Задание A:
Отфильтруйте записи и оставьте только строки со словом «masks», учитывая регистр.
====
Чѣмъ онъ его привлекъ? Вопросъ этотъ могъ бы казаться лишнимъ, еслибы въ его рѣшеніи не заключался ключъ къ уразумѣнію нашей драмы.

Обычная точка зрѣнія видитъ въ авторѣ „Телля“ того-же вдохновеннаго пѣвца свободы, который за 23 года до этого выпустилъ свою первую драму въ свѣтъ съ девизомъ „In tyranos“; того-же поэта, который выступилъ, устами своего маркиза Позы, горячимъ проповѣдникомъ свободы въ самомъ широкомъ смыслѣ этого слова, свободы совѣсти, свободы мысли и слова. Конечно, годы, лежащіе между „Донъ-Карлосомъ“ и „Вильгельмомъ Теллемъ“, прошли не безслѣдно. Стоитъ сравнить рѣчь Штауффахера (II, 2) съ тѣмъ, что говорилъ маркизъ Поза: его мысль стала спокойнѣе и яснѣе; онъ уже не гонится за несбыточной утопіей неограниченной свободы, онъ теперь добровольно ограничиваетъ послѣднюю, ясно и рѣзко очерчиваетъ ее. Но непреклонная рѣшимость стать на ея защиту — все та-же; и тѣмъ-же вдохновеннымъ паѳосомъ проникнуты слова зрѣлаго мужа Штауффахера, какой слышался въ страстныхъ тирадахъ юноши Позы.
====
Задание B:
С каким девизом, по словам исходного текста, автор «Телля» выпустил свою первую драму?

Записи:
====
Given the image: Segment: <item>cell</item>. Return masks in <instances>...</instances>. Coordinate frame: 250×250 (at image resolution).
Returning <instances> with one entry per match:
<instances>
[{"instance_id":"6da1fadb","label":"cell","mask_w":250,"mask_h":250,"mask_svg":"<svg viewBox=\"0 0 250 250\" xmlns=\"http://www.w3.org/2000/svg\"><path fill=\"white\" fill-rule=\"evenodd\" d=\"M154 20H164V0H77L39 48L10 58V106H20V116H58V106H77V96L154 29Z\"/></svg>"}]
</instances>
====
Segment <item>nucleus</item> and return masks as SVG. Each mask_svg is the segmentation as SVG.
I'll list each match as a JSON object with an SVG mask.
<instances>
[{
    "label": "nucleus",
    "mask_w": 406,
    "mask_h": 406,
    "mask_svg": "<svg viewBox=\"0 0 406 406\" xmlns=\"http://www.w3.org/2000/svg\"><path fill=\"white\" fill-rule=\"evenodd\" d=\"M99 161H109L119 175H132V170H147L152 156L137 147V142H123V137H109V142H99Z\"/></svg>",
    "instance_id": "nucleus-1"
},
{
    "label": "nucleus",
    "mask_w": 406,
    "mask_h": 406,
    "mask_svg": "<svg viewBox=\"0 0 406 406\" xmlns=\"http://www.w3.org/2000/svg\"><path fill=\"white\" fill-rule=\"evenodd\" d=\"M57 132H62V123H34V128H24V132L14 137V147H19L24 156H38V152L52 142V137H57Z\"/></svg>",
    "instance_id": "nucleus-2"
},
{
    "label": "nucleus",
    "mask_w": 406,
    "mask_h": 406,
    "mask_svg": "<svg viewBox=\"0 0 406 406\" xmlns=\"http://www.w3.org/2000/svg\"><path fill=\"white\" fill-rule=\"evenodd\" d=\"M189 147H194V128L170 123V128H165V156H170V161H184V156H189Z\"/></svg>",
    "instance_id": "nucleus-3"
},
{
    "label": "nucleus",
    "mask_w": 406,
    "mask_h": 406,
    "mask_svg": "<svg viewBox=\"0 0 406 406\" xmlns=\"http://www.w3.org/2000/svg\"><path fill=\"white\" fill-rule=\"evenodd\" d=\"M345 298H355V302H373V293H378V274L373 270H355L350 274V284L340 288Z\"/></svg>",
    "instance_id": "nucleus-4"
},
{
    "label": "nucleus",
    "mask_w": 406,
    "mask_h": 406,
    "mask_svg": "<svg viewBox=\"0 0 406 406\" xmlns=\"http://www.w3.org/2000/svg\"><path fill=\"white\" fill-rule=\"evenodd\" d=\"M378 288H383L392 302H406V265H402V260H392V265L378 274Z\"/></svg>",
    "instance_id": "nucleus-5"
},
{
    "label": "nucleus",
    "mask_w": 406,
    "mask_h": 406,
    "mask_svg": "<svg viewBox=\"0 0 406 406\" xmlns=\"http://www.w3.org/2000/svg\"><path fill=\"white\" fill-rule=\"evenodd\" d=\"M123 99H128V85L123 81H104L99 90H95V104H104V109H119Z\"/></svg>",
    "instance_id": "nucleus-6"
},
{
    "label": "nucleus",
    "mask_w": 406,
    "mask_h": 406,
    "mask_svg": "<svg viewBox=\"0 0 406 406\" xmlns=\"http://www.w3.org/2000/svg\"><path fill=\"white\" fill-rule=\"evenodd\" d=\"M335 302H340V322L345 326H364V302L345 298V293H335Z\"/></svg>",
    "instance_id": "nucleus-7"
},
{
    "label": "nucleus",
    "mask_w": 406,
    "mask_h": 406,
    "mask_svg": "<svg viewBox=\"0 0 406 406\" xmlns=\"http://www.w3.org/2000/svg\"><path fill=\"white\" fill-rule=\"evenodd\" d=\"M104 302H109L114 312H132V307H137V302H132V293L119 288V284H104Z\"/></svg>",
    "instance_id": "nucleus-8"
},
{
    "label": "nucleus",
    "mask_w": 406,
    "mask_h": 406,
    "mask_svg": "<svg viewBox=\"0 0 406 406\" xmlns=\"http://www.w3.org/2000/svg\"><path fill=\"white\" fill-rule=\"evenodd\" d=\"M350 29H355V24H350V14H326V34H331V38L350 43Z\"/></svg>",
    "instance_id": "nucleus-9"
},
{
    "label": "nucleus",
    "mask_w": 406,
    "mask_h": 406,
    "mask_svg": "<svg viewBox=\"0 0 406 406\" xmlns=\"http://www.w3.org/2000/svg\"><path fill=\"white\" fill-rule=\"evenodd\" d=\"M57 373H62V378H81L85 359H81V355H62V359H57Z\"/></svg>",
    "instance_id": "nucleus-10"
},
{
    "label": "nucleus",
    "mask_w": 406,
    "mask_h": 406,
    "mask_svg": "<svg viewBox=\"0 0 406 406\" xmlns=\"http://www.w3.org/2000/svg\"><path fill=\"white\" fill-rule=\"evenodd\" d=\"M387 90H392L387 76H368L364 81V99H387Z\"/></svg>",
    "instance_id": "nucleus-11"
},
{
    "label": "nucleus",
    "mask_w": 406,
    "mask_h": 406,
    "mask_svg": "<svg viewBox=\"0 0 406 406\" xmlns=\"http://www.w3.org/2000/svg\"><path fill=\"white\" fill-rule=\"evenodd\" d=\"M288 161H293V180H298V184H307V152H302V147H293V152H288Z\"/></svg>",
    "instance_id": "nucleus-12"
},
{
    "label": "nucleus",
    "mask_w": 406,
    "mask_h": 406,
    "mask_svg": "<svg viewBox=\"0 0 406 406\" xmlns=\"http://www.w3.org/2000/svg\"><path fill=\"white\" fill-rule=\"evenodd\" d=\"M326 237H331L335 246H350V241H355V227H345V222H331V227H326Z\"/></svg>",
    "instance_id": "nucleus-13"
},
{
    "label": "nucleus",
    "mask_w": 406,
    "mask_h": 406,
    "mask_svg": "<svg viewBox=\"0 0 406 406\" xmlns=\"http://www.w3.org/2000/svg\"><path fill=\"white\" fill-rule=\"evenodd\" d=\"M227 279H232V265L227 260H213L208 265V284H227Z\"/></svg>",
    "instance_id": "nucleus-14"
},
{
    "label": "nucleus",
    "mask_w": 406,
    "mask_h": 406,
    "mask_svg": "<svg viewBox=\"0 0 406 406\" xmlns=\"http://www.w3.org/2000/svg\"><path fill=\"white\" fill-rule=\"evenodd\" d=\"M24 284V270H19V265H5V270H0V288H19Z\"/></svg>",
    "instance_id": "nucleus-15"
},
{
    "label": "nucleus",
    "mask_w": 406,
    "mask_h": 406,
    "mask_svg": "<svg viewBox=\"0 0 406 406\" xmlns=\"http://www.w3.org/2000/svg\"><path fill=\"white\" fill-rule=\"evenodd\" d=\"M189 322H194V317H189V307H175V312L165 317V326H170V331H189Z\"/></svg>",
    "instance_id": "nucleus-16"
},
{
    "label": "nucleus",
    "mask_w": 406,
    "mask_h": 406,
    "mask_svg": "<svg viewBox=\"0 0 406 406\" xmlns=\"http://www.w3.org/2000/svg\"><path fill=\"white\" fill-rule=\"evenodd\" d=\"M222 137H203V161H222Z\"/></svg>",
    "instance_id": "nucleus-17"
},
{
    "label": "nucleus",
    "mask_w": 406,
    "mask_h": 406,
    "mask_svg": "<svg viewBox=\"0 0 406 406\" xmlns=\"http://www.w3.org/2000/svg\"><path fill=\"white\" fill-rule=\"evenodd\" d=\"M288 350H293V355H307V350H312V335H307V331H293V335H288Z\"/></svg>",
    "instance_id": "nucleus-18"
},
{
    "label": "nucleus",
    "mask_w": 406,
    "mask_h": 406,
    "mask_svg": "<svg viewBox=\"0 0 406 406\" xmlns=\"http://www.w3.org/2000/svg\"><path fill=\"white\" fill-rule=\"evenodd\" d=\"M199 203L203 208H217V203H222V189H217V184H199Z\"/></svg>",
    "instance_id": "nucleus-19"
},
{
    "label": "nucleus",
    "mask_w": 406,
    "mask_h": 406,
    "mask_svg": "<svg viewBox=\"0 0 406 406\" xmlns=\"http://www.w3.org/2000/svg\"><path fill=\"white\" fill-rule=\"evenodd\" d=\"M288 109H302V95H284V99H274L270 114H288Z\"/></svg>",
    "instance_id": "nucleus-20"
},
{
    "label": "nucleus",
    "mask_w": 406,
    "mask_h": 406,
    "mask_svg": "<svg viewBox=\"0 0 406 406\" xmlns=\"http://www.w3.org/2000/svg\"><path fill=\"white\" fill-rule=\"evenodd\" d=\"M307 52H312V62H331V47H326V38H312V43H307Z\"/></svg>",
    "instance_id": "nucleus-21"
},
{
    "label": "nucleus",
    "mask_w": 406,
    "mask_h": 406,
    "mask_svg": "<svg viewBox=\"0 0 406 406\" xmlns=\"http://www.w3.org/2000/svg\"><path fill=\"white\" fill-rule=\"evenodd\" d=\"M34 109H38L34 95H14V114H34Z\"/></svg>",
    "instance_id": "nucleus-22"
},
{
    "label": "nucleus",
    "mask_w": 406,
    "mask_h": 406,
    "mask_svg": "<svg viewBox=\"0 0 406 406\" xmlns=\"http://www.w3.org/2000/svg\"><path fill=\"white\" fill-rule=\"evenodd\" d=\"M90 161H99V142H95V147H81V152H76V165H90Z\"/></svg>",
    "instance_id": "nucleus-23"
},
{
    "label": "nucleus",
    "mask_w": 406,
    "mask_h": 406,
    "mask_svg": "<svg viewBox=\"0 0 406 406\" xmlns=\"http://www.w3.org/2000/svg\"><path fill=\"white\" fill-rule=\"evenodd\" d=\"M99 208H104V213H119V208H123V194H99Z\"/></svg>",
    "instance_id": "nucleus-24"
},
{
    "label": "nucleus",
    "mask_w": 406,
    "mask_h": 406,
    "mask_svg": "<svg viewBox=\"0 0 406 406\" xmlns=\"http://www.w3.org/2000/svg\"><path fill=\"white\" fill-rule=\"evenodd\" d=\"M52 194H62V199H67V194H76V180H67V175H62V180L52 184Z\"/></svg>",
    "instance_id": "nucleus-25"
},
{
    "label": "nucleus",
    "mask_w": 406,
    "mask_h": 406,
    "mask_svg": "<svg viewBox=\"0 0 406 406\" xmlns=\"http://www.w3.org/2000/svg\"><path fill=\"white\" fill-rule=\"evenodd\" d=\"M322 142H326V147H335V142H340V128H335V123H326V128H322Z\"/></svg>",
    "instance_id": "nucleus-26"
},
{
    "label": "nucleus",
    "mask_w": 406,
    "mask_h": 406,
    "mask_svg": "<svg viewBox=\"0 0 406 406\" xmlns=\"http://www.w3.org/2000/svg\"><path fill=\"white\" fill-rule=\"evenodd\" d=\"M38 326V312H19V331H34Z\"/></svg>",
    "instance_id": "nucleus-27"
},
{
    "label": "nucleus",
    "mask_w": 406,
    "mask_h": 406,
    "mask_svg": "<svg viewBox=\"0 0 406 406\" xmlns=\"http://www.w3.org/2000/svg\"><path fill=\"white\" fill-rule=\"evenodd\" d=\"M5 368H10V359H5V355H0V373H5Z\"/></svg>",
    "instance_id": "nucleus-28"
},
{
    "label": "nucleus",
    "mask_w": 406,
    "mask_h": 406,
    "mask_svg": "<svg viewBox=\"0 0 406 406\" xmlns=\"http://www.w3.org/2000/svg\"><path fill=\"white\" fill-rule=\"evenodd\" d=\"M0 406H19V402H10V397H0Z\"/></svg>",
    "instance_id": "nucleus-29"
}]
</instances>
====
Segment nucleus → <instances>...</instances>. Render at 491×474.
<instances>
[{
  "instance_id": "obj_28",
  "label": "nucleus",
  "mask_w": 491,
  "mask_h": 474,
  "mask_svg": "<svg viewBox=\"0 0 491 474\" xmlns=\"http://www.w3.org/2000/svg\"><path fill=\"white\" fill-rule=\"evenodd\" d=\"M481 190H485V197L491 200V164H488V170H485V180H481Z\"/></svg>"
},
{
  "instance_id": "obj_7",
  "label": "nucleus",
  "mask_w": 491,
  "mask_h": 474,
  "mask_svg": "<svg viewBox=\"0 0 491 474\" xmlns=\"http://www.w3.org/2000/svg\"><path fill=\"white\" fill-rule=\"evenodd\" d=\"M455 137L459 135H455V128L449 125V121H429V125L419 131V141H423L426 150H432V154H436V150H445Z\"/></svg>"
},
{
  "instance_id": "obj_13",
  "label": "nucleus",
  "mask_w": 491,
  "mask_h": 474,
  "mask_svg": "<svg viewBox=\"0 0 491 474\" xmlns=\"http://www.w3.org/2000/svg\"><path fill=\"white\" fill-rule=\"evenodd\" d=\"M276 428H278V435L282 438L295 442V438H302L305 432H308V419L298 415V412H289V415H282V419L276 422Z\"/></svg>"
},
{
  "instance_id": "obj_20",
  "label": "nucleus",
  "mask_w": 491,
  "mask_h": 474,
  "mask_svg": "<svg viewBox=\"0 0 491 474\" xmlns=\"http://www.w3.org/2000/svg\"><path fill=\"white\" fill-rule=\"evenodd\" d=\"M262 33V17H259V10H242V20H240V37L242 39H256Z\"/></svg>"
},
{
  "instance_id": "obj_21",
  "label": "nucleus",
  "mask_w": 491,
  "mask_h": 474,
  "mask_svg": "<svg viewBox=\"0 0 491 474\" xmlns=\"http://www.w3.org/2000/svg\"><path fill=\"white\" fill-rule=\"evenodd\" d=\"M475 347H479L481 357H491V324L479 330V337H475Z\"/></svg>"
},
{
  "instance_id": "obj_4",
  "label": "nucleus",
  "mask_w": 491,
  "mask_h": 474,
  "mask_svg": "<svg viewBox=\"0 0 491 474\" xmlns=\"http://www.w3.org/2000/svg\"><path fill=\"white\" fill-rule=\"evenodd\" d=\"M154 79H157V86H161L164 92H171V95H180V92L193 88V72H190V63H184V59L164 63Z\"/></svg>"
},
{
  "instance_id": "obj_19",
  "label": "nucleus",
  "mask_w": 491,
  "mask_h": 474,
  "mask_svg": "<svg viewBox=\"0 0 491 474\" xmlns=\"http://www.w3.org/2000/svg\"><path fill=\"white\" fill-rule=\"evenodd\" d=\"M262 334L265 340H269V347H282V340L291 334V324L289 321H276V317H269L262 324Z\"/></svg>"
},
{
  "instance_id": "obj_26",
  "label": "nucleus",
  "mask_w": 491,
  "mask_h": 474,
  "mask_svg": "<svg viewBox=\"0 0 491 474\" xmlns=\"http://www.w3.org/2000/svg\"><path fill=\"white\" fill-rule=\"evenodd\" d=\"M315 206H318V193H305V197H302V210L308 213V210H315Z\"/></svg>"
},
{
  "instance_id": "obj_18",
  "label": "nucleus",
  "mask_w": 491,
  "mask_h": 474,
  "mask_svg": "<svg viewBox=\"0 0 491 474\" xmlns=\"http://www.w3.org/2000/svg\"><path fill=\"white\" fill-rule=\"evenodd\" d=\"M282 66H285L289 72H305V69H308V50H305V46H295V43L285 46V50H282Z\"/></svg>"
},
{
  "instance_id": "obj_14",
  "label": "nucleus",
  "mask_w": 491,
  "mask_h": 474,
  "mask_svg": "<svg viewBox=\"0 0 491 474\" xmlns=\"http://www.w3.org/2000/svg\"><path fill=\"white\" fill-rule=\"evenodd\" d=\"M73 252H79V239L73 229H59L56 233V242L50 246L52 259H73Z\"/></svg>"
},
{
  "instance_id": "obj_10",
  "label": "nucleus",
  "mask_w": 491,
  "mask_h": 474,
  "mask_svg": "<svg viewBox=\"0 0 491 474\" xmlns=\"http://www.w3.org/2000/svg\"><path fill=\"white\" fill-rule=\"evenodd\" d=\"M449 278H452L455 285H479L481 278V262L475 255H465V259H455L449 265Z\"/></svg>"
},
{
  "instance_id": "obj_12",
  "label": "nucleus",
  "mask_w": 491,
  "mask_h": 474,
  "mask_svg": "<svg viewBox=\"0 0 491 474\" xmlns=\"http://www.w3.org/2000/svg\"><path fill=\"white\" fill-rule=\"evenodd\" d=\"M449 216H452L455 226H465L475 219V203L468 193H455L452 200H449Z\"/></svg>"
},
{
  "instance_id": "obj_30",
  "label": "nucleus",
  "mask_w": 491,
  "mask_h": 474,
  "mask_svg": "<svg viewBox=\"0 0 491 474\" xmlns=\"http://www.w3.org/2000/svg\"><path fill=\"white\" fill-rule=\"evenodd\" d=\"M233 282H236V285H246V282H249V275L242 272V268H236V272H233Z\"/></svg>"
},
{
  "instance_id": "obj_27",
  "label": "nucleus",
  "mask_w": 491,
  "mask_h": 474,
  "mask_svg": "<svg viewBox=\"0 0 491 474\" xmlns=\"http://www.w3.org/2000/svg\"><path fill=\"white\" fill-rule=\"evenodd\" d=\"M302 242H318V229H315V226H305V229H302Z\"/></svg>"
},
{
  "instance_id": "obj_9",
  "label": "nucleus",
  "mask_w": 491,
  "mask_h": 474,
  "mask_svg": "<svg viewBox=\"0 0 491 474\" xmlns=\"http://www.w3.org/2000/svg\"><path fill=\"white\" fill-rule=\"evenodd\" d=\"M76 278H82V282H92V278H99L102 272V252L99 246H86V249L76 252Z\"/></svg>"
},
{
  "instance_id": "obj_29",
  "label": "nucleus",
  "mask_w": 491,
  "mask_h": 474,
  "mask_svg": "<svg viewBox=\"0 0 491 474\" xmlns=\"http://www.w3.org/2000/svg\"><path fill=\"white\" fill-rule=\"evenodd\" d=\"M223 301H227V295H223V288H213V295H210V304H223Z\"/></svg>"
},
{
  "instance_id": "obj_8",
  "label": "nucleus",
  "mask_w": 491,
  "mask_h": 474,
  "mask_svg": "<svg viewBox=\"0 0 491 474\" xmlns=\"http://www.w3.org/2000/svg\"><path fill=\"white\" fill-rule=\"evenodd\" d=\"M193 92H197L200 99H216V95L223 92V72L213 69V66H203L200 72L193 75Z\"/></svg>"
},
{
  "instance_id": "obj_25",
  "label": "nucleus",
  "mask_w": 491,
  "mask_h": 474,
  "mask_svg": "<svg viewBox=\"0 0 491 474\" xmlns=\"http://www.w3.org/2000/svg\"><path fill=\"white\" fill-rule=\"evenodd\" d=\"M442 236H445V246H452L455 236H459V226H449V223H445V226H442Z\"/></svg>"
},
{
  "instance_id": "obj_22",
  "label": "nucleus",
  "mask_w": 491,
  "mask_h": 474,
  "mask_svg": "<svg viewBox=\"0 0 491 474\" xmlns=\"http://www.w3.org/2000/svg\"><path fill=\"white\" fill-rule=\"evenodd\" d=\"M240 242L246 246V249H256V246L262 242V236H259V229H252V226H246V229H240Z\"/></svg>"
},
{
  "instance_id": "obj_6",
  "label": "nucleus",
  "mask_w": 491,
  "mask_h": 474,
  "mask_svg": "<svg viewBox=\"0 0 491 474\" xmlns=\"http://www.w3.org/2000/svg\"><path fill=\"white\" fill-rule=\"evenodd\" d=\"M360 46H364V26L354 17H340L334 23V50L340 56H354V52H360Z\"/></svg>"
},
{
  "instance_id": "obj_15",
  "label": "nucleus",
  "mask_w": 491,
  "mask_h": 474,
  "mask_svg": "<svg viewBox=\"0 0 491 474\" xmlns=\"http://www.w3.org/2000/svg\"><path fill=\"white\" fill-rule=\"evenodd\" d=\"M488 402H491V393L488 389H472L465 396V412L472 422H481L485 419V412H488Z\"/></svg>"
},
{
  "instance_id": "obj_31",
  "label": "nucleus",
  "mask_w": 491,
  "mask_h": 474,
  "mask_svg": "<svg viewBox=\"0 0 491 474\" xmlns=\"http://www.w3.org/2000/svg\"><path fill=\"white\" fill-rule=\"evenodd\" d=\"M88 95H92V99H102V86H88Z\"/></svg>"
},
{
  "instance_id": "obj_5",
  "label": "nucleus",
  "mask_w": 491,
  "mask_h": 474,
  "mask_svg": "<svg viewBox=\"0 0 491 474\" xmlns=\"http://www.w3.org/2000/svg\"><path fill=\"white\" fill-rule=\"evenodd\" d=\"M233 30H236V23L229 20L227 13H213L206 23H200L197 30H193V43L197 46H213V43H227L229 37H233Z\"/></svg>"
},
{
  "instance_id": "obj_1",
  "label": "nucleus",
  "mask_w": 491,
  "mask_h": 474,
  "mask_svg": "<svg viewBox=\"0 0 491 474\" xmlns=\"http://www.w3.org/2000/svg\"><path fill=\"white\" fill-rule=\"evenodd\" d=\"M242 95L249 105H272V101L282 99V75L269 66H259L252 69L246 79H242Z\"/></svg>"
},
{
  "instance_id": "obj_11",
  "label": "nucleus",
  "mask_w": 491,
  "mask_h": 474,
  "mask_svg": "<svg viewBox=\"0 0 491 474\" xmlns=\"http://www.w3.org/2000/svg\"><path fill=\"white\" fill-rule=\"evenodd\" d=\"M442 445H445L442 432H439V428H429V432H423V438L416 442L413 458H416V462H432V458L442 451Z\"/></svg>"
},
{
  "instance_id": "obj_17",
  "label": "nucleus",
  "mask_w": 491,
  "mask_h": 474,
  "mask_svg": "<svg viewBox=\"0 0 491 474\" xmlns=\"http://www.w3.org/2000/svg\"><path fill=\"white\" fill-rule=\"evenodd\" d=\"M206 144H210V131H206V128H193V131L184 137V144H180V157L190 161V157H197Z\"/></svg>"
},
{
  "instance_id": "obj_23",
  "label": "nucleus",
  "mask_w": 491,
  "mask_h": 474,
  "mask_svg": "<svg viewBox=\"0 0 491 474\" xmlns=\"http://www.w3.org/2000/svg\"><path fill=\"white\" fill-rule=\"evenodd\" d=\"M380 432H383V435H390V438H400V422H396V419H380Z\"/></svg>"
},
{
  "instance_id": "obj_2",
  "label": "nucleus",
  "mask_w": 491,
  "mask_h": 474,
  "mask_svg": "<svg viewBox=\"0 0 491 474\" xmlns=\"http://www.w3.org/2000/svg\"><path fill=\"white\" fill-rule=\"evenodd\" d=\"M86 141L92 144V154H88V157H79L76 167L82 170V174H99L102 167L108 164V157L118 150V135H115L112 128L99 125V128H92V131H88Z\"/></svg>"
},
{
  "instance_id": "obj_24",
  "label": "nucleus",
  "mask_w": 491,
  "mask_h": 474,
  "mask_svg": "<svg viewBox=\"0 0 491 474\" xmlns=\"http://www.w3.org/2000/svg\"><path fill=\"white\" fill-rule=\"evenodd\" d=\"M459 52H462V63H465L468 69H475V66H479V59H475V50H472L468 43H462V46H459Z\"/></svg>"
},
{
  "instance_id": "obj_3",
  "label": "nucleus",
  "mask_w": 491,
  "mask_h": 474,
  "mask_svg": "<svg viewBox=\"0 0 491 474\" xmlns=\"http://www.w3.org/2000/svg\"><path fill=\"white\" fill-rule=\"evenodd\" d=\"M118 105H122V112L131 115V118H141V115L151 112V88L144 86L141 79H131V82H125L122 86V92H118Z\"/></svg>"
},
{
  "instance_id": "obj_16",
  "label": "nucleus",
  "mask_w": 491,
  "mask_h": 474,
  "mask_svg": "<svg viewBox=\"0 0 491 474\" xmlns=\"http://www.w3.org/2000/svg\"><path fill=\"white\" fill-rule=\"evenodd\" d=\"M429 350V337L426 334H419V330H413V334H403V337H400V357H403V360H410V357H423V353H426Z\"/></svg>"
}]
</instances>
====
Полный ответ A:
Given the image: Segment: <item>cell</item>. Return masks in <instances>...</instances>. Coordinate frame: 250×250 (at image resolution).
Segment <item>nucleus</item> and return masks as SVG. Each mask_svg is the segmentation as SVG.

Полный ответ B:
С девизом «In tyranos».